§ Problem details
From the line that includes "By looking at" to the last line of the records, inclusive, repeat each line exactly.

§ Information given

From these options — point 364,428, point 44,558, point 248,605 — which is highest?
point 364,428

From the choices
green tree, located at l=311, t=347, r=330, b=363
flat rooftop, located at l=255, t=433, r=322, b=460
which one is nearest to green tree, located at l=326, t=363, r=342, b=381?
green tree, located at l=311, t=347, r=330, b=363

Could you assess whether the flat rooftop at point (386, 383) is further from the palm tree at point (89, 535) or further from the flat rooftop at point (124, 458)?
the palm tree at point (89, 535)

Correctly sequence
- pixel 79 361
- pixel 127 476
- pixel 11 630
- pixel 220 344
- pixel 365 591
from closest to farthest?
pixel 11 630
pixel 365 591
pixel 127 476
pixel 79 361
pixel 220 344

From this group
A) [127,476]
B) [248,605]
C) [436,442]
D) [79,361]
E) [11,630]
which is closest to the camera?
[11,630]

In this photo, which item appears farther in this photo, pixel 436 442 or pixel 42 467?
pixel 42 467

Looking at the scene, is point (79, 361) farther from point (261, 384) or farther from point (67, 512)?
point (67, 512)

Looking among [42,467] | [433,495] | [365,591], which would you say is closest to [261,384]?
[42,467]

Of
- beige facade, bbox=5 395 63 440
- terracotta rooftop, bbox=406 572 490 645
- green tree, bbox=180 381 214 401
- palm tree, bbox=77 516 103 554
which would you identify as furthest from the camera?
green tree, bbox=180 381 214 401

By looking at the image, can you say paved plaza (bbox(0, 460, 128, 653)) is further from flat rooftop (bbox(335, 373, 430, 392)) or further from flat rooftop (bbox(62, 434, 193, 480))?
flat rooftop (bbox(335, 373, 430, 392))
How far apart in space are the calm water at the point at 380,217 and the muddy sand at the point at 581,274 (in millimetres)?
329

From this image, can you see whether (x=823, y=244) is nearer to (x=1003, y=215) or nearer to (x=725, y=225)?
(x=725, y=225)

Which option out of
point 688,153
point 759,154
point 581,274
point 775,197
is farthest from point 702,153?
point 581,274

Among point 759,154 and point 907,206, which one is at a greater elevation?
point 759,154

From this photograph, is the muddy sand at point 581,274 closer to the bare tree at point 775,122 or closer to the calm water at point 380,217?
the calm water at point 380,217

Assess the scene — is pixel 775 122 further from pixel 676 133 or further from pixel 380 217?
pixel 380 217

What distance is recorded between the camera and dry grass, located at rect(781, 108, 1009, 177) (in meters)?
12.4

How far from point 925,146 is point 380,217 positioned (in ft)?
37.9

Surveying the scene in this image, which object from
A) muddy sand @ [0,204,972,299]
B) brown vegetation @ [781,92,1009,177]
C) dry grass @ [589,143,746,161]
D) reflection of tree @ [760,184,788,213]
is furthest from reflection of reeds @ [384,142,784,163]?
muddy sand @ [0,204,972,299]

§ Output for this exercise
By looking at the image, can you say paved plaza (bbox(0, 460, 128, 653)) is further from flat rooftop (bbox(335, 373, 430, 392)) or further from flat rooftop (bbox(62, 434, 193, 480))?
flat rooftop (bbox(335, 373, 430, 392))
How far apart in space are the calm water at the point at 380,217 and the muddy sand at the point at 581,274 (in millimetres)?
329

From this image, can you see whether (x=823, y=244) is nearer to (x=1003, y=215) or nearer to (x=725, y=225)?
(x=725, y=225)

Which option out of
point 688,153
point 759,154
point 581,274
point 775,197
is farthest from point 702,153?
point 581,274

Among point 759,154 and point 907,206, which one is at a greater elevation?
point 759,154

From this photograph, is the muddy sand at point 581,274 closer to the bare tree at point 775,122 or closer to the calm water at point 380,217?
the calm water at point 380,217

Assess the scene — is pixel 775 122 further from pixel 676 133 or further from pixel 380 217?
pixel 380 217

What distance is recorded between the camera and dry grass, located at rect(781, 108, 1009, 177) (in meters)?
12.4

How far from point 925,146 is point 380,217 positioned (in ft)?
37.9

Surveying the scene in this image, which object from
A) muddy sand @ [0,204,972,299]
B) brown vegetation @ [781,92,1009,177]
C) dry grass @ [589,143,746,161]
D) reflection of tree @ [760,184,788,213]
is furthest from reflection of reeds @ [384,142,784,163]?
muddy sand @ [0,204,972,299]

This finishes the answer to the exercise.